- Born: Maurice Khedouri Zilkha 1918 Baghdad, Iraq
- Died: 1964 (aged 45–46) New York City, U.S.
- Citizenship: Italian
- Occupation: banker
- Spouse: Helene Paraskeviadias Zilkha
- Children: Doris and Philippe
- Parent: Khedouri Zilkha
- Relatives: Selim Zilkha (brother) Ezra Zilkha (brother) Abdullah Zilkha (brother)

= Maurice Zilkha =

Iraqi banker

Maurice K. Zilkha (1918-1964) was an Iraqi banker.

==Early life==
Maurice Zilkha was born in Baghdad, Iraq, the son of Khedouri Zilkha and Louise (Bashi) Zilkha.

==Career==
He was managing director of Banque Zilkha in Egypt until the family's Egyptian assets were confiscated in 1956 by Gamel Abdel Nasser's government.
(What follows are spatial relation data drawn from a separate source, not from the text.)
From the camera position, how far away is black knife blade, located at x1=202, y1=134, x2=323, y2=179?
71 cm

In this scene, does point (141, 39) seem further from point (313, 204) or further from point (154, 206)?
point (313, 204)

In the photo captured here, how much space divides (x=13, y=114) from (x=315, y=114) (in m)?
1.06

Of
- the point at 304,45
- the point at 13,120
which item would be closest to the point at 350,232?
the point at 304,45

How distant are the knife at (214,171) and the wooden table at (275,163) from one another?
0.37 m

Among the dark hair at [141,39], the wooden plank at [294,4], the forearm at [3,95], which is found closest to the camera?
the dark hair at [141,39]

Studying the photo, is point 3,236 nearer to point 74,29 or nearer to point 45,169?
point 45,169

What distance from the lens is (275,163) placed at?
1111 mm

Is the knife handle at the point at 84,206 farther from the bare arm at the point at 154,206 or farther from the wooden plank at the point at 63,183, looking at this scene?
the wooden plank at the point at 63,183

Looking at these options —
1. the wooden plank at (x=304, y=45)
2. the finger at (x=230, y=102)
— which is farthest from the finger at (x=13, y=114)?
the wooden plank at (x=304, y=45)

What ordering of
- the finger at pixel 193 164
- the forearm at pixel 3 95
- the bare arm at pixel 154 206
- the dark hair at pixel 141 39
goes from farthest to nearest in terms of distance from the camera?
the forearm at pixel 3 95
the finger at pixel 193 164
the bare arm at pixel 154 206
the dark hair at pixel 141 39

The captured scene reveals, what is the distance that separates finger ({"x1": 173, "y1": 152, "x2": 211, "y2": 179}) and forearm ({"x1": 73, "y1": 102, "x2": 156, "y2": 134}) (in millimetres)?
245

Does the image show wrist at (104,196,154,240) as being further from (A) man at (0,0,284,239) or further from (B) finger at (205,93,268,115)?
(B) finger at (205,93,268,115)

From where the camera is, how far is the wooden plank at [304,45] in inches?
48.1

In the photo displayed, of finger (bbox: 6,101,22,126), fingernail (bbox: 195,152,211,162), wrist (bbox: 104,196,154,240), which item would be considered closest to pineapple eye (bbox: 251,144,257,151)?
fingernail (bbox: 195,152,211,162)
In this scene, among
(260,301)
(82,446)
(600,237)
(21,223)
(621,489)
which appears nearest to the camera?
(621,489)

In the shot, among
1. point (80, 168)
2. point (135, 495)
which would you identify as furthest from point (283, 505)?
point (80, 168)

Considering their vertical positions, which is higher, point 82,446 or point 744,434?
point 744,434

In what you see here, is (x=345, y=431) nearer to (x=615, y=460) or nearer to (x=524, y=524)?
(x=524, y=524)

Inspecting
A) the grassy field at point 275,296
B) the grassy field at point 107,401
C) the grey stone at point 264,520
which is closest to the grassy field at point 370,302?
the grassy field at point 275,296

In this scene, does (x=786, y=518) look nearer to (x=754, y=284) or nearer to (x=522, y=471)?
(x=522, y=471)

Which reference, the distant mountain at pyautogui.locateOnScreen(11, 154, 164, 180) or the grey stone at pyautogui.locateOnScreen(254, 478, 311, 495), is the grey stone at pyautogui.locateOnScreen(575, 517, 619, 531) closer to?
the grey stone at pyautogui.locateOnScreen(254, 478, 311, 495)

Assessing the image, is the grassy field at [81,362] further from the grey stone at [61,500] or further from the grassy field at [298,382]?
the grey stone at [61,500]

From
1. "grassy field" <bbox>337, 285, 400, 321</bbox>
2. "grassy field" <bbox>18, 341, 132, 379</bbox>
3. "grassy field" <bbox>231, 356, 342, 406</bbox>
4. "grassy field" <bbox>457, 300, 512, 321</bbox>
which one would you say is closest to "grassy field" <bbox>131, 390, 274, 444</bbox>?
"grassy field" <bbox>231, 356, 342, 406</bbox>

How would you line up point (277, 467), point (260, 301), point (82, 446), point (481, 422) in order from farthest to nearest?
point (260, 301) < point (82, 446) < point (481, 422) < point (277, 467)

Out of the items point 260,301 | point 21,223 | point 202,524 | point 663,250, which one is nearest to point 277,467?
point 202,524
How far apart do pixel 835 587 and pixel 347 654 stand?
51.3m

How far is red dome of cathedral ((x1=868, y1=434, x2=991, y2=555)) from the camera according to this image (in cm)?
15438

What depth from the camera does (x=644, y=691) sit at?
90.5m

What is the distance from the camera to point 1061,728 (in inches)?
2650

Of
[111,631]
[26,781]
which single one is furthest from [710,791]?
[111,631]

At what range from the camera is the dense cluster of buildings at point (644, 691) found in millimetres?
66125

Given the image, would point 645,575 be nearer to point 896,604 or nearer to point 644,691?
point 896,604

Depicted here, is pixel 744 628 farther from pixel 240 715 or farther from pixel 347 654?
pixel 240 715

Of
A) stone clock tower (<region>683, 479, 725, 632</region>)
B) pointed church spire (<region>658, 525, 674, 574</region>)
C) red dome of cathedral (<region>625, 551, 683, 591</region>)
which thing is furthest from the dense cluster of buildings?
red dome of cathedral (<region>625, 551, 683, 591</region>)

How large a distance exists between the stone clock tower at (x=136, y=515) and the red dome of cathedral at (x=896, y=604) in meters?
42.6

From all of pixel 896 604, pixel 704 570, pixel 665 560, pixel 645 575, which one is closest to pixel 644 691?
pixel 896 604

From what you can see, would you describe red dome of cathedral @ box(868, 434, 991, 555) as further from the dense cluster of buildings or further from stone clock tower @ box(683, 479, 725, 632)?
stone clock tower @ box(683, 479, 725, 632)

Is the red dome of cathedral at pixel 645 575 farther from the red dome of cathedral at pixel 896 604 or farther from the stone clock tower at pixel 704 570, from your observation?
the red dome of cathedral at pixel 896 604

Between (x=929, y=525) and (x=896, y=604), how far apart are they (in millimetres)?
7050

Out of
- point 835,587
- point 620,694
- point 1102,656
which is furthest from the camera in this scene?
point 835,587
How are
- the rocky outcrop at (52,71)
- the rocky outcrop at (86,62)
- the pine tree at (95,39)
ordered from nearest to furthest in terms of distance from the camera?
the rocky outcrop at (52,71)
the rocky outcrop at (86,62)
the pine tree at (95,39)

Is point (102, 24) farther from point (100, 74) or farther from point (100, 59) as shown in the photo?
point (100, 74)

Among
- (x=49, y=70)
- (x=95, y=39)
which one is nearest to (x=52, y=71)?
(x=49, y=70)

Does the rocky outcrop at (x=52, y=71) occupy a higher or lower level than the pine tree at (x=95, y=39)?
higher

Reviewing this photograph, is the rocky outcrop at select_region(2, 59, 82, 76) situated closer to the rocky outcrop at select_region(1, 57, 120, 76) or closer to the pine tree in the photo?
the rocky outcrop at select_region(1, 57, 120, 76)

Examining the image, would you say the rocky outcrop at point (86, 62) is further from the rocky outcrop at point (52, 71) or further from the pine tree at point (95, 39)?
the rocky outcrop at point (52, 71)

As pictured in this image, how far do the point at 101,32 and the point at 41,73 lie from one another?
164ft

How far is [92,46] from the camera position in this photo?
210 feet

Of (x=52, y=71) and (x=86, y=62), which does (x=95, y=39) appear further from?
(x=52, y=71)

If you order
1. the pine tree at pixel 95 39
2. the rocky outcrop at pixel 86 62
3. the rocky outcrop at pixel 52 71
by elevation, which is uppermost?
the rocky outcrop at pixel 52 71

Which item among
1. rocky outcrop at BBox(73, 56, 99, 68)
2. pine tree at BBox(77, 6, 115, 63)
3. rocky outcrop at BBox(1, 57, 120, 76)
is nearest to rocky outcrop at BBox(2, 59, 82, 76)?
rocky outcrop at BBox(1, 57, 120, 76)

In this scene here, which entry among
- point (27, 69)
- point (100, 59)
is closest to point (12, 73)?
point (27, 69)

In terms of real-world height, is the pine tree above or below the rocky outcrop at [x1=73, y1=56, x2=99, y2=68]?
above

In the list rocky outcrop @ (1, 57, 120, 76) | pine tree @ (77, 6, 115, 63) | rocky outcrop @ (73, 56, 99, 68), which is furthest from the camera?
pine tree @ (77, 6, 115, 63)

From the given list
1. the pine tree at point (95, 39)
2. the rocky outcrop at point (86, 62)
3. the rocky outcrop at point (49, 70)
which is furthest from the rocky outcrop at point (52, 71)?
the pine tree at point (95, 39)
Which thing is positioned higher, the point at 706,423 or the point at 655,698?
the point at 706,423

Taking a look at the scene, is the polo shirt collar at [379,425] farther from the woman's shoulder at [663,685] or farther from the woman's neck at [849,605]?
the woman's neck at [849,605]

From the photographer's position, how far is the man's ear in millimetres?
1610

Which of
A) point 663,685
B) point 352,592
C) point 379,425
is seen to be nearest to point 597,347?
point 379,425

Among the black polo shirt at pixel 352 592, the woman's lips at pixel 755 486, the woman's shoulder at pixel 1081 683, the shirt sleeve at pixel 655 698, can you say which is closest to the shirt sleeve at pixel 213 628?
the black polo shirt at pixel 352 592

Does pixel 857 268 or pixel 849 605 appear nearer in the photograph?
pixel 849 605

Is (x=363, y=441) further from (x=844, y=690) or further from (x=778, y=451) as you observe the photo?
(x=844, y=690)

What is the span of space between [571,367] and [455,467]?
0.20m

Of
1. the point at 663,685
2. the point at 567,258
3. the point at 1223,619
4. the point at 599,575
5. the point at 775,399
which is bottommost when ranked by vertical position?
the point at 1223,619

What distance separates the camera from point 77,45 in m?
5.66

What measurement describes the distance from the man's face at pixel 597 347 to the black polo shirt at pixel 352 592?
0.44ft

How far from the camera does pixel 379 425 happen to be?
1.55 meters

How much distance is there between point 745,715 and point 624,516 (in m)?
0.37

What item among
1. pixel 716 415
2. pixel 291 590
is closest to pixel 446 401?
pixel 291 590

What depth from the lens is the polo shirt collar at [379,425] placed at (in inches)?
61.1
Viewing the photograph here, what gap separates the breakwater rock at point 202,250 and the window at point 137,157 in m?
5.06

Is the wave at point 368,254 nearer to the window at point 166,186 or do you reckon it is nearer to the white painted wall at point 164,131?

In 1956, Zilkha left from Egypt and became an Italian citizen. He died in 1964 at the Carlyle Hotel in New York City after a short illness.

==Personal life==
He was survived by his wife Helene Paraskeviadias Zilkha, their daughter Doris of Paris, France and Mont-sur-Rolle, Switzerland; their son, Philippe; as well as his three brothers and two sisters, Mrs. Helen Simon and Mrs. Hanina Shasha (wife of Alfred Aboud Shasha), both of New York.